- Written exercise 1:
Return the passage on Socrates' courage from "Crito warns Socrates" to "of death (78A).", copied word for word.
- Written exercise 2:
Write the next part of the passage about Socrates facing death, picking up after its last sentence.

- Document excerpt:

- - - - - - -

Socrates’ courage is brilliant. When Cebes objects to his arguments concerning suicide, Socrates is pleased (63A). And yet why should Socrates be pleased? Socrates’ argument that suicide is wrong rested on the assumption that we have good masters here on earth and that we should not violate their proprietary rights by killing ourselves, who are their property; but if our masters are so good, Cebes has asked, why should the philosopher be glad to leave them? It was necessary for Socrates’ argument to be sound so that Socrates could face death with confidence: Socrates should not therefore be pleased that his argument was defeated. Yet he is pleased, and his pleasure is heroic: it places in jeopardy his equanimity, but the promise of an argument holds the prize of truth before him.

Crito warns Socrates that if he talks, he may have to take extra doses of poison. Socrates is impatient with such matters, and disdaining Crito’s concern declares (63E): “Oh, let the jailer be; let him do his job and be ready to give me two portions, even three.” After the arguments on recollection, Socrates consoles his friends: yes, there will surely be someone in Hellas, large as it is, who will help them overcome their fear of death (78A).

- - - - - - -

- Dataset content:
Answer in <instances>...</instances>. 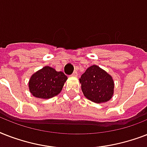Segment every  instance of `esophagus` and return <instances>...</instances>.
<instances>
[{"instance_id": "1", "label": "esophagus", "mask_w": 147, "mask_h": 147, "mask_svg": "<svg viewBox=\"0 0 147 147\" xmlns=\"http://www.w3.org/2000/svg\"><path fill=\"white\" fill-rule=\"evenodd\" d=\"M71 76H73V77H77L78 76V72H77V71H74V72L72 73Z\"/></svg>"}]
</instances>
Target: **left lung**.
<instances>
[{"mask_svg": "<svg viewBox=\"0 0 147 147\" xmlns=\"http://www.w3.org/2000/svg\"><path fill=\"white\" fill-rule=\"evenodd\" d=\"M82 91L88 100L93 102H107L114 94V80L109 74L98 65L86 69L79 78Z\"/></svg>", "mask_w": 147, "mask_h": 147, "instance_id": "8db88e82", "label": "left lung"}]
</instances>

- - - - - - -

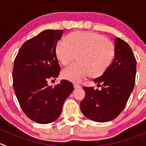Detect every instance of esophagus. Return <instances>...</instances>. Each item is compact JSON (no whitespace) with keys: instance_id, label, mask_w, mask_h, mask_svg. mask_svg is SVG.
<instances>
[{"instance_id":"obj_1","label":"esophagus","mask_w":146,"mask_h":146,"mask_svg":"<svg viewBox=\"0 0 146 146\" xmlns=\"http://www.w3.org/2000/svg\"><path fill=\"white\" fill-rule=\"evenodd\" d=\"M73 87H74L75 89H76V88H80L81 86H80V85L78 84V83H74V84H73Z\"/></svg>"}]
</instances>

- - - - - - -

- Final result 1:
Crito warns Socrates that if he talks, he may have to take extra doses of poison. Socrates is impatient with such matters, and disdaining Crito’s concern declares (63E): “Oh, let the jailer be; let him do his job and be ready to give me two portions, even three.” After the arguments on recollection, Socrates consoles his friends: yes, there will surely be someone in Hellas, large as it is, who will help them overcome their fear of death (78A).

- Final result 2:
But nowhere is Socrates more heroic than in the great central portion of the dialogue, when Simmias and Cebes express their penetrating objections to his theories. First, he must force them to express their objections. Socrates is himself aware that the argument may be weak (84C): “Indeed, there are a good many doubts and objections, if one cares to go through the argument with adequate thoroughness.” Sim­mias affirms that he and Cebes are unsure of the arguments but are reluctant to trouble Socrates in case he is distressed by the approach­ing execution. As before, when Cebes objected to this theory on suicide, Socrates displays good humor. Socrates laughs and launches into his famous comparison of himself and a swan, the bird sacred to Apollo (84E-85B). Again, as in virtually all the dialogues, Socrates distinguishes himself from the many, who do not understand; in this case what they do not understand is the nature of the swan’s song. Socrates’ position is dangerous by any standards: he is urging his interlocutors to come forward with the strongest possible objections to his arguments. The greatest possible courage will be necessary to confront them.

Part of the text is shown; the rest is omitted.